Moral Philosophy
Introduction
When I first identified Moral Philosophy as a topic for conversations, I was not sure how much we would have to talk about. I am curious what readers will contribute. But let me suggest topics from Let’s Get Civil that belong here.
Moral Development. Yes we have Kohlberg’s research and we will use it, remind ourselves to avoid tribal and organizational moral reasoning and work to achieve universal moral reasoning and principles.
But what tools do we have. Teleological reasoning and our morally grounded purposes prevail. Metaphysical reasoning has a place and the skill of working with syllogisms. And of course, we have seen that the Golden Mean can be a powerful tool. I did not talk about Kant’s Moral Imperative in this book, but it will certainly become useful. But those are the tools. What are the issues.
Economic Justice is its own topic as is Women’s Reproductive Rights. What else? Clearly, we must address moral arguments regarding global climate change and the moral responsibility we all have to fix it. There will be no coping with global climate change except as an exercise in self-deception and indifference which will lead to global disaster. What are the moral issues? What are the moral arguments? We must provide leadership in addressing these questions.
Artificial Intelligence (AI) actually presents two very different moral issues. The most obvious deals with AI in the workplace and its impact on jobs, employment, and the quality of life for a huge percentage of our population. That topic rightly belongs with Economic Justice as long as we all acknowledge that Economics is a social science and as such it cannot reach full development without both full cognitive development and full moral development. We can discuss the strictly moral issues regarding AI and morality, but we must apply what we develop in Economic activity in cooperation with economists and both capitalist and socialist enterprises.
The other critical moral issue presented by AI has to do with the science of AI, the scientific pursuit of superintelligence. A superintelligence is a hypothetical agent that possesses intelligence that far surpasses that of the brightest and most gifted human minds. AI researchers in both China and the United States vie for leadership in this work. It is a kind of arms race. Our concern is that we know that full intellectual development consists of both cognitive development and moral development. And we know that scientists do not have the intellectual tools needed to define or pursue moral development. The obvious threat is that these scientists will develop superintelligent agents that have no conscience, no ability to tell right from wrong. There is no sense wringing our hands about scientists. Many AI scientists worry about the moral development of superintelligent agents. The problem is that there is no work being done in moral philosophy that can help the scientists. That is where we come in. We will lead the way for the full moral development of AI.

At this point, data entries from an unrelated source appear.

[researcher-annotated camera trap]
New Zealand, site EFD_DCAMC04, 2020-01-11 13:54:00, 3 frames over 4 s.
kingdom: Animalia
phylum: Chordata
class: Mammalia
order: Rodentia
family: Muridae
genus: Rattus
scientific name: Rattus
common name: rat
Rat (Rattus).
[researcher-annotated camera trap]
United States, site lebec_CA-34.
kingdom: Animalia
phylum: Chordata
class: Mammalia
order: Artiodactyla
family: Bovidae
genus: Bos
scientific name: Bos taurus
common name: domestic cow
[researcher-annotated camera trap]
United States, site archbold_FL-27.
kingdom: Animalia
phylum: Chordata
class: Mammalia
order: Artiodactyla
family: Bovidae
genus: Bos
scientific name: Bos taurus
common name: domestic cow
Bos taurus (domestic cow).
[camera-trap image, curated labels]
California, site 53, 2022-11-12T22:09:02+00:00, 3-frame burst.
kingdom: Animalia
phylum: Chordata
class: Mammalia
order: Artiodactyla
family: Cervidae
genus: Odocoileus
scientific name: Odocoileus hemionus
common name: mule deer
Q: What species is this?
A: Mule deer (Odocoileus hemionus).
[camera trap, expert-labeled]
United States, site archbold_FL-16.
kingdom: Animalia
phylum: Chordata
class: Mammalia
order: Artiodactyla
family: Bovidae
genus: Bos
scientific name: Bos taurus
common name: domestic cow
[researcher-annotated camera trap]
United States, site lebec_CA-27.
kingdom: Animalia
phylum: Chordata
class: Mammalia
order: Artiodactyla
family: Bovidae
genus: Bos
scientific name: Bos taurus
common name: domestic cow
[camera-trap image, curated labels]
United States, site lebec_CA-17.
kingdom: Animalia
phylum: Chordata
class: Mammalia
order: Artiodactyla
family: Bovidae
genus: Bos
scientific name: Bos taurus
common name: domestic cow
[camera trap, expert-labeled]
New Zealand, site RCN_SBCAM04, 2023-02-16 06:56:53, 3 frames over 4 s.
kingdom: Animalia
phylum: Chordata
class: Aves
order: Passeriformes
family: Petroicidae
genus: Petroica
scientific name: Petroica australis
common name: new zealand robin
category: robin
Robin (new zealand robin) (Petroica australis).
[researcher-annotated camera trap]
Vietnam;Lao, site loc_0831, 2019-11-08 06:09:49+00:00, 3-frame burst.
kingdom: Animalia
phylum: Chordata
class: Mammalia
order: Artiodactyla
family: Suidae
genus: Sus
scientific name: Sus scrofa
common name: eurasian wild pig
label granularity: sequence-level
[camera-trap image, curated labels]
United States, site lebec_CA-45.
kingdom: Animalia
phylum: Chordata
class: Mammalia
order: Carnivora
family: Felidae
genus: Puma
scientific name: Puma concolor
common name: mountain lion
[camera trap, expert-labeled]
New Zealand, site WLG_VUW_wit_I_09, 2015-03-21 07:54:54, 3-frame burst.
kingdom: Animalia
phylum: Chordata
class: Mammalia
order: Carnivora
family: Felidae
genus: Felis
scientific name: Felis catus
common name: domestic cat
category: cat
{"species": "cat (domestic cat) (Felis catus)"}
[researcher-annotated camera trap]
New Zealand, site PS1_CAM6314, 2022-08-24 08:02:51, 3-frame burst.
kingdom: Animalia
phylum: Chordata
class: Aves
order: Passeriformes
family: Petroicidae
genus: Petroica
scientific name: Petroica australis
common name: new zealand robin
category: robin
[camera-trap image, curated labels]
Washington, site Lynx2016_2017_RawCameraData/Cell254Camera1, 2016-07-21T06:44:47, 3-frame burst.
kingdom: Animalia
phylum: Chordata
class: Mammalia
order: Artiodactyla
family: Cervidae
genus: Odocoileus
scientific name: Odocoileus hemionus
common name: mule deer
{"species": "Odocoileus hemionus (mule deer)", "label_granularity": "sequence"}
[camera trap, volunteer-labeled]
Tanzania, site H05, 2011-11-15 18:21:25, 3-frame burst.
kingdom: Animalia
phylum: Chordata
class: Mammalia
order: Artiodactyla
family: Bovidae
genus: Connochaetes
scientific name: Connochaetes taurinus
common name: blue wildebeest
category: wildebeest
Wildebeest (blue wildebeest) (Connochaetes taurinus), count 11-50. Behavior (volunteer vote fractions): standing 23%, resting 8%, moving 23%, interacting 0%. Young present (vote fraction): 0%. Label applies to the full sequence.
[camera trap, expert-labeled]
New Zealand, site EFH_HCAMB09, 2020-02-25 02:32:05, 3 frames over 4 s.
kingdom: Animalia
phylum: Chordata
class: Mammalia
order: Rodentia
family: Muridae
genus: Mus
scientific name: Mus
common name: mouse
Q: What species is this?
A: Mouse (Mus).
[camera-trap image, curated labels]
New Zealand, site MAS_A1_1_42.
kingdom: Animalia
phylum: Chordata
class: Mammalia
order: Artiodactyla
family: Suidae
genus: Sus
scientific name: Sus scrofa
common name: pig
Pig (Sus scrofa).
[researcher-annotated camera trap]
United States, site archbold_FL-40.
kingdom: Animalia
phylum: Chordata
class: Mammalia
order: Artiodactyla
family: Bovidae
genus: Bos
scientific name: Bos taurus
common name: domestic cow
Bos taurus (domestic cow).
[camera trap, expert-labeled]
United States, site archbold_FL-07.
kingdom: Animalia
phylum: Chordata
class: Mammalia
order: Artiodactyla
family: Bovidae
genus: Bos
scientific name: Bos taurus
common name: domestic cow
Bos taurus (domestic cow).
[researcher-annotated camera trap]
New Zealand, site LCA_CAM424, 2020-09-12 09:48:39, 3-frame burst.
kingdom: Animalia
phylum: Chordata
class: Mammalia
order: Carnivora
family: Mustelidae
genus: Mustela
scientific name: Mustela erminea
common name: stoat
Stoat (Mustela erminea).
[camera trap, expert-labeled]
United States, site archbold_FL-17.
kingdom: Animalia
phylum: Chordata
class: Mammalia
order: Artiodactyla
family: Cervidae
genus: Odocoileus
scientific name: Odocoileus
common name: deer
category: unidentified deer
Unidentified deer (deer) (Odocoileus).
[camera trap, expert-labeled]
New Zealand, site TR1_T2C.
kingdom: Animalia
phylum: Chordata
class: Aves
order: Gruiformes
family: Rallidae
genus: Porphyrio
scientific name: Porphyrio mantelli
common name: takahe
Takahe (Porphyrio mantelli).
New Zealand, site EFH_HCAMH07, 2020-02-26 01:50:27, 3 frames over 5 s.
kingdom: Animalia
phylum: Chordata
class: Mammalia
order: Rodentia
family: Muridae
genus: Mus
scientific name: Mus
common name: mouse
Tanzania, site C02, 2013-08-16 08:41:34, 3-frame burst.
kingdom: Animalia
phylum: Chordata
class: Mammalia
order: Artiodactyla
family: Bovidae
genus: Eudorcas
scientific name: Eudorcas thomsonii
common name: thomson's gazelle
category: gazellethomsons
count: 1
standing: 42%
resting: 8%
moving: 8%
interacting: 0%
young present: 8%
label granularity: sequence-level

And of course, there is another issue we referred to throughout Let’s Get Civil: Law. All laws are moral laws. More specifically, all laws have a moral dimension tho them. Some laws are morally mature, others are morally immature, incompetent. We will talk about law and morality and we will bring new tools to the discussion. First, we will not abandon this conversation and responsibility to philosophers of law. We will do mature public moral philosophy to lay the moral groundwork for laws. And we will pay attention to legal principles and history. And we will use social science to inform our laws, and possibly even more important, we will use social science to test the hypotheses of our laws: what we believe our laws will do for society. And once the laws are implemented, we will use social science to track their impact, describe and evaluate it. By integrating mature public moral philosophy, law, and social science; we make all three better.
The more fully developed our public moral philosophy becomes, the more we will contribute to solving moral challenges in the public square. It will be important, exciting work.